First lady Michelle Obama said on Thursday that civil servants will play a critical role in implementing President Obama's reform agenda.
"We need you," Obama told OPM employees during a ceremonial swearing-in ceremony for John Berry, the agency's new director. "Barack Obama cannot make the changes that we hope [for] without strong employees. That has to start here in this office if it's going to emanate through the entire federal government….Let's roll up our sleeves and get to work."
Obama said she was particularly concerned about the work-life balance issues employees face during difficult times, and the role OPM could play in keeping the federal workforce healthy and strong.
"That's why I take on this cause, because we all struggle to make sure we're not just good workers," she said. "It's important for you all to remember how important that work-life balance is in maintaining a strong and committed workforce."

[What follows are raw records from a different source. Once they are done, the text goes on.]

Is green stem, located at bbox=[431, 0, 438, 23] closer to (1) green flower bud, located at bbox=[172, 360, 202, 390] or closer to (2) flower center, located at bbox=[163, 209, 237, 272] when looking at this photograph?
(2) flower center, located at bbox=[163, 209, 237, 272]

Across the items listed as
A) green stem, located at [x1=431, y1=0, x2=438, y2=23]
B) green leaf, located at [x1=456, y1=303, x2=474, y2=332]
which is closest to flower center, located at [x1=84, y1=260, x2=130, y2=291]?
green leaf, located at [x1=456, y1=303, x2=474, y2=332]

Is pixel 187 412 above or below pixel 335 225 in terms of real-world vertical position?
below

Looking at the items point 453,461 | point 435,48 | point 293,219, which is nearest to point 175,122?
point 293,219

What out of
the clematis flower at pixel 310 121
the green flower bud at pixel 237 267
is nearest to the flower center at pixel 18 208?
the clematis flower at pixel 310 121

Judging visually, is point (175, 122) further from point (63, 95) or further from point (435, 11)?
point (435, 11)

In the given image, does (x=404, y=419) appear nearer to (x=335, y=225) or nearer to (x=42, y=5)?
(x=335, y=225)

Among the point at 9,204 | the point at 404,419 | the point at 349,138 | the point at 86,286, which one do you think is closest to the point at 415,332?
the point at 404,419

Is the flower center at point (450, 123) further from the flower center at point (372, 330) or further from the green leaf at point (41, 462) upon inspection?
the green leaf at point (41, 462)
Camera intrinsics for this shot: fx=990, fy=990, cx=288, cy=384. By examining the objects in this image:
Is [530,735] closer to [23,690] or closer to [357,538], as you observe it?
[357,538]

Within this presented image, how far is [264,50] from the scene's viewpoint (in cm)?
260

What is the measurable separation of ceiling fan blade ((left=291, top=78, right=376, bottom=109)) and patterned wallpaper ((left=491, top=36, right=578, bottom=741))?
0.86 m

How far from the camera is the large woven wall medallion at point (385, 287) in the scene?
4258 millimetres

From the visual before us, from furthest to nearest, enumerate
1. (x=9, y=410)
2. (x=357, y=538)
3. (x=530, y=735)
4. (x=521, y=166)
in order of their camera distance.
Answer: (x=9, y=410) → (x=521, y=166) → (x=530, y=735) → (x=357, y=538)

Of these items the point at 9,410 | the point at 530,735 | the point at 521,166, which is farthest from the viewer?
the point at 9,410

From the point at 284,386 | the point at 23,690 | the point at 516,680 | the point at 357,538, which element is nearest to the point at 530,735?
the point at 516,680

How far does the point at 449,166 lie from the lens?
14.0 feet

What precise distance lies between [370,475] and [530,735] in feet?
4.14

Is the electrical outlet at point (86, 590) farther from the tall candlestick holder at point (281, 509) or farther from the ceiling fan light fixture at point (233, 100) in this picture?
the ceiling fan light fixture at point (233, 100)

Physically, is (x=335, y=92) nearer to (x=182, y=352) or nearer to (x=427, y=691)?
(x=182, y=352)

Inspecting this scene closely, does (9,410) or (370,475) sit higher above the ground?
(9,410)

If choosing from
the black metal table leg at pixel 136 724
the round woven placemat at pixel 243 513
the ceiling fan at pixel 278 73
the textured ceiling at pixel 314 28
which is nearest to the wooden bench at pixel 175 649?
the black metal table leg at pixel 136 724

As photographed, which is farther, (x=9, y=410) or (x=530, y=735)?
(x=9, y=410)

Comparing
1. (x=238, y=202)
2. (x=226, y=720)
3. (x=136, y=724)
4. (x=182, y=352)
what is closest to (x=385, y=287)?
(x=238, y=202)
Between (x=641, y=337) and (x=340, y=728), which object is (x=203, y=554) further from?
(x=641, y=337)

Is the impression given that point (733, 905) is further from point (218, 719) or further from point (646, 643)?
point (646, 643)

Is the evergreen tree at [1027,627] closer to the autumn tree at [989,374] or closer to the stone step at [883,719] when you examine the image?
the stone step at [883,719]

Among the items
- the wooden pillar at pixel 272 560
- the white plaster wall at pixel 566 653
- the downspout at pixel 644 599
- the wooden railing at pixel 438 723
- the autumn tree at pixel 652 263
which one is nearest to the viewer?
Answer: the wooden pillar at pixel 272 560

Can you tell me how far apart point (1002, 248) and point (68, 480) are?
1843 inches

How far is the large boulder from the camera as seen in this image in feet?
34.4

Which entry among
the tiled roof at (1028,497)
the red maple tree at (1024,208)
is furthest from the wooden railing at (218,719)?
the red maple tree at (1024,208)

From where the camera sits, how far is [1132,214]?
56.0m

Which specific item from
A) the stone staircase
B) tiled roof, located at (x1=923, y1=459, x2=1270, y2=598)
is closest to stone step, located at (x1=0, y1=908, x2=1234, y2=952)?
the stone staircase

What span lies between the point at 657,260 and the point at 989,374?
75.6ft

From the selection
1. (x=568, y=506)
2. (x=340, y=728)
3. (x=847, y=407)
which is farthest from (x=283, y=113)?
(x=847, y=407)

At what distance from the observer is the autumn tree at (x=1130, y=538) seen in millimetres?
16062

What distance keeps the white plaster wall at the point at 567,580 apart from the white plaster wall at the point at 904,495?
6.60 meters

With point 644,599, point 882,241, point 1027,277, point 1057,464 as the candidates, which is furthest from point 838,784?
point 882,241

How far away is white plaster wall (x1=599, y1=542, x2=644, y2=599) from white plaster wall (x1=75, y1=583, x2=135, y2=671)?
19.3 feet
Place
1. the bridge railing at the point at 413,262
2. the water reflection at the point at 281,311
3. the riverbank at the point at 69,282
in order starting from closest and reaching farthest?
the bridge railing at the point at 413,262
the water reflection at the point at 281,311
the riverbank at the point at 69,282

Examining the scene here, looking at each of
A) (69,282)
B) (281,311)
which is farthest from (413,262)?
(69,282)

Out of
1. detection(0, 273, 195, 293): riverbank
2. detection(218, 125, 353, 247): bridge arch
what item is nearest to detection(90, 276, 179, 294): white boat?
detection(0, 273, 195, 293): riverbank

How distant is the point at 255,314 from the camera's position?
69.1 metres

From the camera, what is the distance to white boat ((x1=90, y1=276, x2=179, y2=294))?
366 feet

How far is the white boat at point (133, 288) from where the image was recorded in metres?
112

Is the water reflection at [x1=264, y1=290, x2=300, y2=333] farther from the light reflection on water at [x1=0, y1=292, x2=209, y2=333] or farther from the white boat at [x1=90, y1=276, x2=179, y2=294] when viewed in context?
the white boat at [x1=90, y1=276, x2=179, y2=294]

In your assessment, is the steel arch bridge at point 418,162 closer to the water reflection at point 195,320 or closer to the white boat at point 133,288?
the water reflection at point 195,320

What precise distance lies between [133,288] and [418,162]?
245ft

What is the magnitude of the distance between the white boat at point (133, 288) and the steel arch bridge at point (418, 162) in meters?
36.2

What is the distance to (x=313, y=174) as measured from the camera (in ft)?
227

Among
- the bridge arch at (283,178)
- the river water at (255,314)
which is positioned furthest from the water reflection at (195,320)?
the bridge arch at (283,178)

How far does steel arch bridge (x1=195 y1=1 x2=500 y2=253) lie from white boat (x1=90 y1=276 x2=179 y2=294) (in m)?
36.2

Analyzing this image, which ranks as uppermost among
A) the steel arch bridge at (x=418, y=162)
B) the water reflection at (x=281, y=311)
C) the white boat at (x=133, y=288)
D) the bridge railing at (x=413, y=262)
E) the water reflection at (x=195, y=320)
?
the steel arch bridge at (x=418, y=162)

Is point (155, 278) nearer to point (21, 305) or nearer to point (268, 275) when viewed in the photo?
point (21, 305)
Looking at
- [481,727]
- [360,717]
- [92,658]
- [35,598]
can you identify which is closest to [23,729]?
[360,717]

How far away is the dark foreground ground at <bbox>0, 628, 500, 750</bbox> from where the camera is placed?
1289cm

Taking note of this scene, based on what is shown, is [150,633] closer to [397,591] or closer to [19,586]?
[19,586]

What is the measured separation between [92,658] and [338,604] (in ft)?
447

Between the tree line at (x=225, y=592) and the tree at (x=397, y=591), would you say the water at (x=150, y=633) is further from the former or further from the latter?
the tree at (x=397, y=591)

The first lady praised Berry as "not just a nice person but a smart person," as he was sworn in by OPM former Director Constance Newman, who served under President George H.W. Bush and whom Berry described as a mentor. Berry pledged to listen to innovative proposals for federal reform, and said his goal was to make the agency a model for the rest of the federal government.
"Our mission is to ensure an effective workforce for the nation…. We want our workforce to be the model for best practices for the world," he said. "At OPM, our culture will thrive, advance and succeed because our minds are as open as my door and our offices."
During his remarks, Berry introduced Frank Kameny, a civil servant who was fired from the Army's Map Service in 1957 because he was gay. Kameny became a pioneering gay rights activist, and Berry said Kameny's efforts made his appointment possible. Berry is the first openly gay person to serve as head of an executive agency.
"It is the president's and my opinion that employees should only be judged by their ability to do the job and their performance on the job, and not by any other irrelevant practice," he said.
The first lady also called for a new commitment to equality in the civil service.
"Our nation is best served when the principles of excellence and diversity guide the federal government's hiring practices, when we uphold the merit system principles that call for recruiting the most talented individuals from all segments of society, when we demand that employees are treated fairly and equitably, when employees are paid equally for equal work," she said.
Berry said after his swearing-in that he thought the federal government had not made enough progress in improving the diversity of its workforce, but he hoped his new deputy director, former Equal Employment Opportunity Commission Vice Chairwoman Christine Griffin, would help him review policies that could be used to advance diversity.
"Quite frankly, I think we have failed at our efforts in the past 20 years," Berry said. "We don't have much progress to show. It's going to be one of my focal areas."